Aim:
Starting at the line with "In this photographic", transcribe each line through the final one, both included, and add nothing.

** start Provided information **

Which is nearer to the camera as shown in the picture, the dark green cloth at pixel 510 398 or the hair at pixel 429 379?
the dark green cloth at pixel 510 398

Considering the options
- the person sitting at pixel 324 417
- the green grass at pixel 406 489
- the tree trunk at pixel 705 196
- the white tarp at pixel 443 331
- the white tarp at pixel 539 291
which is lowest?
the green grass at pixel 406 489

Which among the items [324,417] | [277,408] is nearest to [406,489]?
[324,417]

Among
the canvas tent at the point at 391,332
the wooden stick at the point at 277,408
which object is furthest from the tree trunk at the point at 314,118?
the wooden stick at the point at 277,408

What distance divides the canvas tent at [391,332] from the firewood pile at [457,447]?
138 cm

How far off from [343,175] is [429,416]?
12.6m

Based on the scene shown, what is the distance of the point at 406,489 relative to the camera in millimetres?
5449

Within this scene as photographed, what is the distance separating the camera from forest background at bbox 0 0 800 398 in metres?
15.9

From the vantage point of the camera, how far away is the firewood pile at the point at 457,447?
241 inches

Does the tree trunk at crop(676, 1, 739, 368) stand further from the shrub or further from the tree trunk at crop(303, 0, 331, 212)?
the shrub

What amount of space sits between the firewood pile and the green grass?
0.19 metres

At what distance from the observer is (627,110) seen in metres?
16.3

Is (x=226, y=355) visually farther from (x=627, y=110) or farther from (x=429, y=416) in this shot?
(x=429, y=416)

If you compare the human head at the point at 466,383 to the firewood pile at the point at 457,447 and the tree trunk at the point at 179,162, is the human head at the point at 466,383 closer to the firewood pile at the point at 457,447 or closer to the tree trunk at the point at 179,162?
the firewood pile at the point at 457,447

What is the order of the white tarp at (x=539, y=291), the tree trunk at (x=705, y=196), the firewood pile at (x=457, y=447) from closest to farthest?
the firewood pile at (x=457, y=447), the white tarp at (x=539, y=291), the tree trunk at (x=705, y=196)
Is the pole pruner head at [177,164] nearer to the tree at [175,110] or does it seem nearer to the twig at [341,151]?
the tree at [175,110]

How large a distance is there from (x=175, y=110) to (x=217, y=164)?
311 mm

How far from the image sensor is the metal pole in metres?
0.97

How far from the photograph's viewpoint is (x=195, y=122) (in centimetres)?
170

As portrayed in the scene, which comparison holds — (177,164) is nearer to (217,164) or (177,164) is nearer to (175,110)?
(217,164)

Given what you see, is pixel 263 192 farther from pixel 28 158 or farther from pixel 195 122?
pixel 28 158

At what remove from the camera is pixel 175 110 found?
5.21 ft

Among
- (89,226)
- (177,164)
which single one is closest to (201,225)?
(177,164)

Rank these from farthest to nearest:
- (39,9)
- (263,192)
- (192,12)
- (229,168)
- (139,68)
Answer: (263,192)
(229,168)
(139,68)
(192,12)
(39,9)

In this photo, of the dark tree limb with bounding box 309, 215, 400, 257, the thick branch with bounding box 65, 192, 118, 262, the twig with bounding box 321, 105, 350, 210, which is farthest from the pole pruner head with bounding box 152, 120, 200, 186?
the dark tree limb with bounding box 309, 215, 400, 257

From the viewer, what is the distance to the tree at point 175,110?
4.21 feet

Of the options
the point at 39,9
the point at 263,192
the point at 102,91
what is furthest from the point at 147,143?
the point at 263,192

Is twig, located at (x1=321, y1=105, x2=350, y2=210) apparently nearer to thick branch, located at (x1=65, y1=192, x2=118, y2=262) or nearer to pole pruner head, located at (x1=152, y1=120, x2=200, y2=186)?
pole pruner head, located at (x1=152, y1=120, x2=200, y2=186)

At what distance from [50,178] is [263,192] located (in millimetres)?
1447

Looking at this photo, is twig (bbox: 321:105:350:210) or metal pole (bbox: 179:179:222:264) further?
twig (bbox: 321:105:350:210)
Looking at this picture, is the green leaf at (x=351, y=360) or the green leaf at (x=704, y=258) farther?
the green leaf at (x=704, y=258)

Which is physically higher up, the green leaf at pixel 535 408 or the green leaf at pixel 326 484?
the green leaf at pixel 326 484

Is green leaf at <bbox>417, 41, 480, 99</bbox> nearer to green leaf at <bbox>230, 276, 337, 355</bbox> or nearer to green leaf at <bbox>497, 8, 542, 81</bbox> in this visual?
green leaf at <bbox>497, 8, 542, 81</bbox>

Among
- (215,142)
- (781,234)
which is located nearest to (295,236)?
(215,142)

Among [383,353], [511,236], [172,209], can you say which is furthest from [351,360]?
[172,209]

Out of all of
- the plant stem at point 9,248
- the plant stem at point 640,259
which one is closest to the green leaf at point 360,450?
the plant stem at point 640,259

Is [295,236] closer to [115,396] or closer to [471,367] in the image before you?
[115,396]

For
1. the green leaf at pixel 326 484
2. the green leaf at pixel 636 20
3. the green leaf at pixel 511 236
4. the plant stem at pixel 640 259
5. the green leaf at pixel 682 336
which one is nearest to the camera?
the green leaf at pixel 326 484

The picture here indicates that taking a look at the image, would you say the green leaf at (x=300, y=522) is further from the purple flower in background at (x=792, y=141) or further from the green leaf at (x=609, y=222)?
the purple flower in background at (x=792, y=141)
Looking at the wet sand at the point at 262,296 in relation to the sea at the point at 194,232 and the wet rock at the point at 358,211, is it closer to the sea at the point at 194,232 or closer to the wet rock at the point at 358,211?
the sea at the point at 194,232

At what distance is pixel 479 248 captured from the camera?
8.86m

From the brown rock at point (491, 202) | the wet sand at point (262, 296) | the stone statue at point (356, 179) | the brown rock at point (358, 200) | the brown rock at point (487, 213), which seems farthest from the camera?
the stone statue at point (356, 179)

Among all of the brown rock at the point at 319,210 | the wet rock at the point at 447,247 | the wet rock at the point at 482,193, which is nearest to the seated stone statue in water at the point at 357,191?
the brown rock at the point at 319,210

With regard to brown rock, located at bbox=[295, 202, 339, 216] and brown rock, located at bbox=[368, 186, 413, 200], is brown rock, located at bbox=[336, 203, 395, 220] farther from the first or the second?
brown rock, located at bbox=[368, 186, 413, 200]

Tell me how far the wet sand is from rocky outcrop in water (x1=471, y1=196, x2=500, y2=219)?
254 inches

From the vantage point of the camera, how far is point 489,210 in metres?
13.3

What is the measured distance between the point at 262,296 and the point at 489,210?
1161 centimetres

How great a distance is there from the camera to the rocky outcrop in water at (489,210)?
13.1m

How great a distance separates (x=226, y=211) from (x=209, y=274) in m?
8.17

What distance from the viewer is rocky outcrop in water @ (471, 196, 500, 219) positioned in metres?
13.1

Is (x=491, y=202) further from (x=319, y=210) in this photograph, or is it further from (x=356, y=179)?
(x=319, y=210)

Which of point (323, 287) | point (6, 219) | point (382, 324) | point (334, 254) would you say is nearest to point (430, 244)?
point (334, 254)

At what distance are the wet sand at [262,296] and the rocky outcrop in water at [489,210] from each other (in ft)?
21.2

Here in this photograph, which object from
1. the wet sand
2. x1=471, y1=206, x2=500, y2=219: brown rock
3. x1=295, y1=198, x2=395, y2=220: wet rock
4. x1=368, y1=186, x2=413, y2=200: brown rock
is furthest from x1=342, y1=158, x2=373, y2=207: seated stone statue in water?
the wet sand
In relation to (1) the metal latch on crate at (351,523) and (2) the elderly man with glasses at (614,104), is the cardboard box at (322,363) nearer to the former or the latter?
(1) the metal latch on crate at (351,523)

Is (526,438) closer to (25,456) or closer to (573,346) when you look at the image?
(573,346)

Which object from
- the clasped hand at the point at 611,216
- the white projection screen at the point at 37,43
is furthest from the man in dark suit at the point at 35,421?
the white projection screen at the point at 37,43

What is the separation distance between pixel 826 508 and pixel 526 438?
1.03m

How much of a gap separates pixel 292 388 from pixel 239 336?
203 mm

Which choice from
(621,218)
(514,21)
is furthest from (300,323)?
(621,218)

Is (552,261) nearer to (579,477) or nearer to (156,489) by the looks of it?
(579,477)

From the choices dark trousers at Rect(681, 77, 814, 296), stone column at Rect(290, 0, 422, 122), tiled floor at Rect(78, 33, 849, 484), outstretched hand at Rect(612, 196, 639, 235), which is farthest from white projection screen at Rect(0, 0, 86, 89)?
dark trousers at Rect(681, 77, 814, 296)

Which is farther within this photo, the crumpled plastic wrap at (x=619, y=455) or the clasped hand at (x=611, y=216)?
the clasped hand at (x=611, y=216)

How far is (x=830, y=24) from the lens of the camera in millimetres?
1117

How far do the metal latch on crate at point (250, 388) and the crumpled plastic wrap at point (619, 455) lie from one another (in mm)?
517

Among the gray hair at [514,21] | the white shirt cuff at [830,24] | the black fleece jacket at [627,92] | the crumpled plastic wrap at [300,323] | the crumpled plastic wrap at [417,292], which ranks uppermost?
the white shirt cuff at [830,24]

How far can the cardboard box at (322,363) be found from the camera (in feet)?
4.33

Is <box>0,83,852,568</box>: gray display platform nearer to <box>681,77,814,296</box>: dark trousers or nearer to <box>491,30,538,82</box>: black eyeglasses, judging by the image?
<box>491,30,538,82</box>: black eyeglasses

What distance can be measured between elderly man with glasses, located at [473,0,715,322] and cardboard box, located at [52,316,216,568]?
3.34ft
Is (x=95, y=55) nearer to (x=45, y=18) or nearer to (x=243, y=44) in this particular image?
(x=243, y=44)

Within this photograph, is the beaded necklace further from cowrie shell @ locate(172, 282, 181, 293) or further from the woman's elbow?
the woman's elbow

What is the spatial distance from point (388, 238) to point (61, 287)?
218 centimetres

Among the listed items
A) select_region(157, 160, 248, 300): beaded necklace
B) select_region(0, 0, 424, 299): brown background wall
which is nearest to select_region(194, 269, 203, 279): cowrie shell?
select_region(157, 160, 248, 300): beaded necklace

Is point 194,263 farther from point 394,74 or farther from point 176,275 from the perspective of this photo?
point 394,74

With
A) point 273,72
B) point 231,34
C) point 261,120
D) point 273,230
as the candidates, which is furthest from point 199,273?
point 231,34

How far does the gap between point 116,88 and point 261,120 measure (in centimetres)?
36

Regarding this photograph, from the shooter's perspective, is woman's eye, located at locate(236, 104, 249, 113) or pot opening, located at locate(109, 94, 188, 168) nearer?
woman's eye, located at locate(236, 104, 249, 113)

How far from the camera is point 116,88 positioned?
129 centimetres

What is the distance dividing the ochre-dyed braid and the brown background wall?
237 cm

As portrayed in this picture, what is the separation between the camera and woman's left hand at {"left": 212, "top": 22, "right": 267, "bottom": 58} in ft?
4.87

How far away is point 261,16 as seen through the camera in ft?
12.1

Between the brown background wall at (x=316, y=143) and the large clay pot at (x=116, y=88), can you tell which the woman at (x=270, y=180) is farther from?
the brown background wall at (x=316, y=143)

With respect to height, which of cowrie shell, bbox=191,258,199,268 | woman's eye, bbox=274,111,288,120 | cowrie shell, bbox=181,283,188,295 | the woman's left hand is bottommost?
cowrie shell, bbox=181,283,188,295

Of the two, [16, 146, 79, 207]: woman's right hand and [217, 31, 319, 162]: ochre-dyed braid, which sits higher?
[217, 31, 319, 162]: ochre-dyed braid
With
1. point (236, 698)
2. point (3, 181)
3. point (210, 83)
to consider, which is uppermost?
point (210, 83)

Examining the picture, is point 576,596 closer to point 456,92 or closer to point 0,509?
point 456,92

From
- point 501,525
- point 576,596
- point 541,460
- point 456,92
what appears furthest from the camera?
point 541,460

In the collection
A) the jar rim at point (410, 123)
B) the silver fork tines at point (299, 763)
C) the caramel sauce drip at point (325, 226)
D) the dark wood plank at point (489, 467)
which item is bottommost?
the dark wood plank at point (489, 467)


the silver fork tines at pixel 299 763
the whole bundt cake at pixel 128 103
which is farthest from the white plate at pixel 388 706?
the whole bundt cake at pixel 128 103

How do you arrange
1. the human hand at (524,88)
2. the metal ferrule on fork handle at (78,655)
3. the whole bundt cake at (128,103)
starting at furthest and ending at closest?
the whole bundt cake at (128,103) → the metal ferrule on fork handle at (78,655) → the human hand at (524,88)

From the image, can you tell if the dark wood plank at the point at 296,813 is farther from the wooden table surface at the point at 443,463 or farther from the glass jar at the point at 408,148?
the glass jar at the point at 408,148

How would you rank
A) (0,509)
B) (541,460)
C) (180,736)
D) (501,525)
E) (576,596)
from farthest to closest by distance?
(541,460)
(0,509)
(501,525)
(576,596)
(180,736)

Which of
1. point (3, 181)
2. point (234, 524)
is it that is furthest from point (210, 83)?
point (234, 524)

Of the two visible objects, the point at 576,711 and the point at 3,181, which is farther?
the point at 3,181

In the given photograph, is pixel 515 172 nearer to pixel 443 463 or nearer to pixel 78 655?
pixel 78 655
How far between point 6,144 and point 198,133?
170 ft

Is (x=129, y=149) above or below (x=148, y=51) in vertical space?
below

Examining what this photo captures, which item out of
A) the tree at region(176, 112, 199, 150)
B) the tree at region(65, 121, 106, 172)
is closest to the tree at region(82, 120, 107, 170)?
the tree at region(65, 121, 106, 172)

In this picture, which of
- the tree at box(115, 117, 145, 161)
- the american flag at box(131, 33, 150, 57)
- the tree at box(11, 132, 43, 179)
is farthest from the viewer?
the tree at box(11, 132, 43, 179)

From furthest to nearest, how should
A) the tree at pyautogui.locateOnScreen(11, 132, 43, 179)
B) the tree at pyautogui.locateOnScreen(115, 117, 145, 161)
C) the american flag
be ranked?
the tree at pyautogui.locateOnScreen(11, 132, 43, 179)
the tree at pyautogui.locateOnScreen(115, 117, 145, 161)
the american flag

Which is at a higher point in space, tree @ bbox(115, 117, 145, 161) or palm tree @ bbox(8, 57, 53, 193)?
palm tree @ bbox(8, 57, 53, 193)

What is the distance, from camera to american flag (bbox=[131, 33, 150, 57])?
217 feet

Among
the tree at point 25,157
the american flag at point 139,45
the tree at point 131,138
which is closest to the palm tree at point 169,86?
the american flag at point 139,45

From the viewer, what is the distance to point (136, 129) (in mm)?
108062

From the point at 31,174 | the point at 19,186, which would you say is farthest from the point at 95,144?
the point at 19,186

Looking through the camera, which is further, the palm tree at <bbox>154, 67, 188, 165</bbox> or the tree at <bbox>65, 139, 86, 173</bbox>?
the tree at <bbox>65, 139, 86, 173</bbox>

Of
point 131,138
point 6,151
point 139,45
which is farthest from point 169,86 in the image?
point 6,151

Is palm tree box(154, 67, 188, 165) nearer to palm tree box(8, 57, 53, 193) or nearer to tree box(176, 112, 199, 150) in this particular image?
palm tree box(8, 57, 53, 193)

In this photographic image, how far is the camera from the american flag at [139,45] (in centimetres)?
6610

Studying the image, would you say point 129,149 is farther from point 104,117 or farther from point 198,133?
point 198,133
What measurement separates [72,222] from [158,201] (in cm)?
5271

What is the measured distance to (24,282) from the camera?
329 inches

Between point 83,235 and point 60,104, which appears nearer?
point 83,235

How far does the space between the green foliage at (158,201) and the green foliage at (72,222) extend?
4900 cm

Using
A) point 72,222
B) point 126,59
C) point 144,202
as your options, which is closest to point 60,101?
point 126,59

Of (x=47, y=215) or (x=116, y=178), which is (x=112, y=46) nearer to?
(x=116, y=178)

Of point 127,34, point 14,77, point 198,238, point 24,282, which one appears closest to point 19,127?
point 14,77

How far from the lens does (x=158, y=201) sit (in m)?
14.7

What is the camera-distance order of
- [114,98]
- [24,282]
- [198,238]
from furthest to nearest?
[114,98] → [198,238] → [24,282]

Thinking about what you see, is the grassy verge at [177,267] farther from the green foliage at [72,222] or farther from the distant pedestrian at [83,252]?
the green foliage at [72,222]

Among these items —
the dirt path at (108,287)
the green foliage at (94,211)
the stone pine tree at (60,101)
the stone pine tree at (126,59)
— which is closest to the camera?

** end Provided information **

Answer for the task:
In this photographic image, how far is the camera from the american flag at [139,45] (in centimetres)?
6610

Studying the image, would you say point 129,149 is farther from point 104,117 or farther from point 198,133?
point 198,133
What measurement separates [72,222] from [158,201] (in cm)?
5271

What is the measured distance to (24,282) from the camera?
329 inches

Between point 83,235 and point 60,104, which appears nearer?
point 83,235

How far does the space between the green foliage at (158,201) and the green foliage at (72,222) extend?
4900 cm

Using
A) point 72,222
B) point 126,59
C) point 144,202
as your options, which is closest to point 60,101?
point 126,59

Of (x=47, y=215) or (x=116, y=178), which is (x=112, y=46) nearer to?
(x=116, y=178)

Of point 127,34, point 14,77, point 198,238, point 24,282, which one appears closest to point 19,127?
point 14,77

How far from the lens does (x=158, y=201) sit (in m)?
14.7

What is the camera-distance order of
- [114,98]
- [24,282]
- [198,238]
from furthest to nearest?
[114,98] → [198,238] → [24,282]

Thinking about what you see, is the grassy verge at [177,267] farther from the green foliage at [72,222] or farther from the distant pedestrian at [83,252]?
the green foliage at [72,222]

Among these items —
the dirt path at (108,287)
the green foliage at (94,211)
the stone pine tree at (60,101)
the stone pine tree at (126,59)
— which is closest to the camera?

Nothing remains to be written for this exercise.